I am using a zero-inflation negative binomial model to account for the dependent variable being a "count", and therefore susceptible to skewed distributions.

My dependent variable is the number of summer meal sites in each census tract. (ex. in this case, the second column, 4).

My independent variable would be the race/ethnicities. Black, White etc.. I also need to set White as my omitted ( or reference) variable since I am running a regression on nominal variables.

How would I go about doing this? Would it look similar to the code posted below?

require(MASS)
require(pscl)

zeroinfl(formula = MASTER$num_summer_meal_sites ~ .| MASTER$White + MASTER$Black +      MASTER$Other, data = "MASTER", dist = "negbin")

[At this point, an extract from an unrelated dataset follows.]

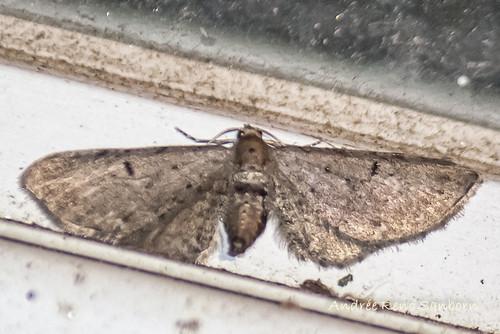 Common Eupithecia - Hodges#7474 (Eupithecia miserulata)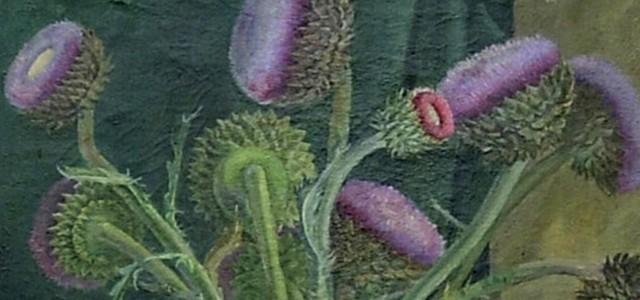 Acciones para dar a conocer las obras de las mujeres artistas que forman parte de la colección provincial.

Would this do what I need? Also, I am unclear as to how I should set "White" as the reference/omitted variable.

1
First of all, you should not use MASTER$... in the formula, use, e.g., num_summer_meal_sites ~ . | White + Black + Other. Second, your model doesn't make sense: by specifying, e.g., y ~ . you are implicitly including all columns of MASTER, including GEOID, the county names, and total population. If you want more help, you'll have to provide you data - upload it somewhere and edit your question to provide a link. - jlhoward
If you have a column for each ethnicity (White, Black, Indian, Asian, Other) and you have data by census tract, then ethnicity is not a nominal variable/you don't have a reference category as such (that would apply if modeling at the individual level). However, since the total (White+Black+Indian+Asian+Other) adds up to the population size, these predictors probably will be correlated, so you might want to omit White explicitly. I would suggest formula = num_summer_meal_sites ~ Black + Indian + Asian + Other, data=MASTER - Ben Bolker

1 Answers

3
votes

As pointed out above, you have a few problems with your formula. It probably should be re-written as

zeroinfl(num_summer_meal_sites ~ Black + Indian + Asian + Other, 
    data = MASTER, dist = "negbin")

Here we specify the data= parameter with the actual data.frame variable, not a character indicating the name of the variable. This allows you to use the names of the columns without having to prefix them all with a data.frame name; it will use data= first.

Also, rather than using "." to indicate all variables, it would be useful in this case to explicitly list the covariates you want since some seem like they may be in appropriate for regression.

And as pointed out above, it's best not to include correlated variables in a regression model. So leaving out White will help to prevent that. Since you have summary data, you don't really have a reference category like you would if you had individual data.

zeroinfl uses the | to delimit the regressors for the poisson part and the zero inflated part. Did you only want to model the inflation with the race variables? If so, your formulation was appropriate.